Minimalismus und die Deutsche Bahn
- Cécile Abati
- 26. Sept. 2024
- 2 Min. Lesezeit
Ihre weissen Gelnägel klimpern auf der dicken, schwarzen Tastatur herum. Ich sitze im Kreisbüro, müde, meine Augen brennen, und ich fülle mein Abmeldeformular aus. Wegen Müdigkeit und ungenauen Lesens muss ich auf ihre Anweisung hin ein paar Dinge auf dem Formular ergänzen, bevor ihre weissen, etwas zu stark gefüllten Gelnägeln eifrig in die dicke, schwarze Tastatur tippen können. Ich sitze auf dem Stuhl, schwinge meine Füsse hin und her wie ein kleines ungeduldiges Kind, das darauf wartet, aufgerufen zu werden. Ein paar Minuten später, nach einem Seitenblick, einem bestätigenden Lächeln und Nicken, signalisiert sie mir, dass sie mit der Digitalisierung fertig sei. Sich abzumelden ist gratis. Eine Bestätigung kostet. 20 Franken ärmer, genauso müde, gehe ich nach Hause.

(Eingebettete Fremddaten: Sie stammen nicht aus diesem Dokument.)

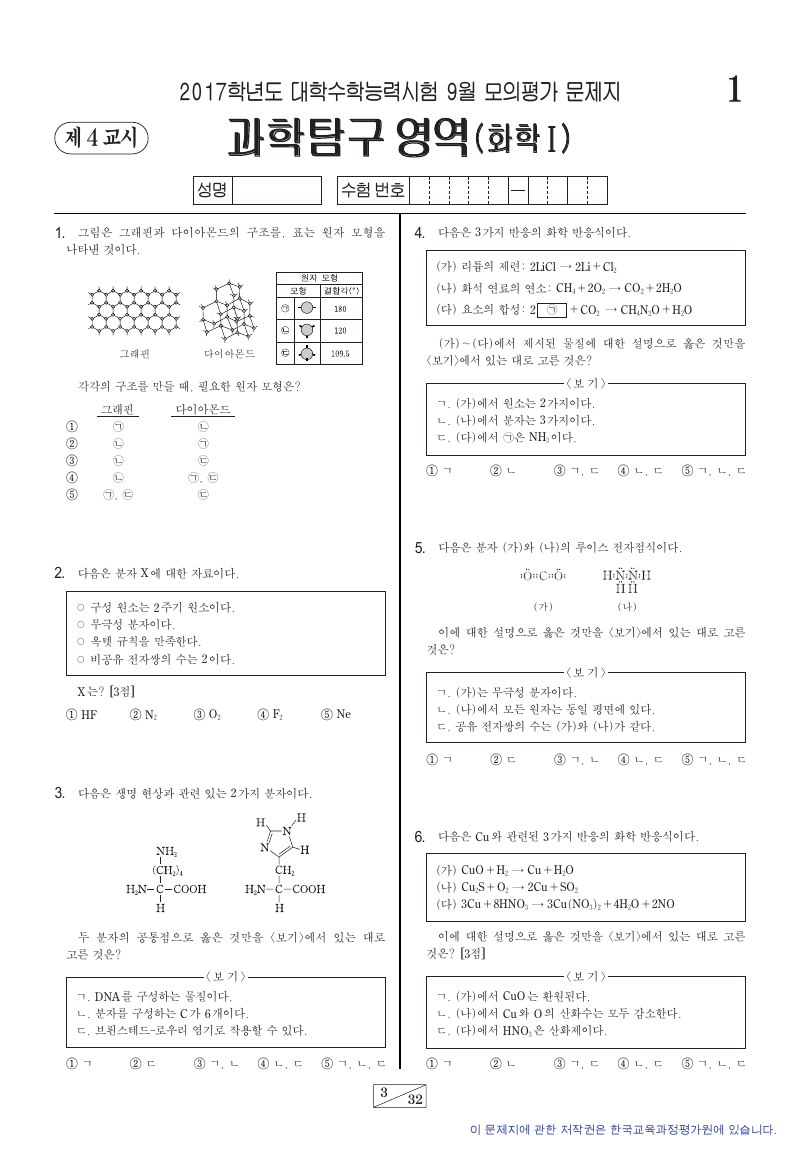 2017학년도 9월 모의평가 화학1 시험지 첫 페이지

Am nächsten Abend beginne ich zu packen, meine Illusionen etwa so gross wie der materialistische, irdische Kram, den ich verzweifelt versuche, mit Vakuumbeuteln in meinen Koffer zu stopfen. Leicht verzweifelt sitze ich auf dem Boden meines 9,25 m² kleinen Zimmers, starre auf meine Bücher und überlege ernsthaft, ob ich sie auch in Vakuumbeuteln schrumpfen lassen könnte.

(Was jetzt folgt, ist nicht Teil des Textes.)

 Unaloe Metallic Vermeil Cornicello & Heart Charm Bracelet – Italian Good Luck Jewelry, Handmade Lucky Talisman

Am nächsten Tag hat sich mein minimalistisches Selbstbild absolut in Luft aufgelöst. Ich besitze mehr Bücher, als ich gedacht habe, und darunter einige ungelesene, in der Hoffnung gekauft, die Person zu sein oder zu werden, die solche Bücher liest. Meine Pflanzen, deren Namen ich nie gelernt habe und die mehr durch Glück als durch gezielte Pflege überlebt haben, lasse ich ungern zurück. Von meinen Mitbewohner:innen möchte ich gar nicht erst anfangen. Die letzte Nacht in Zürich, die letzte Nacht vor meinem Umzug in eine neue Stadt mit der Deutschen Bahn. Müde, im leeren Zimmer sitzend, wünsche ich mir, dass die Deutsche Bahn sich morgen nicht ihrem Ruf entsprechend verhält und meine Freundinnen sowie mich zusammen mit meinen 130 Kilo Gepäck in nur neun Stunden zu meinem neuen Zuhause bringt.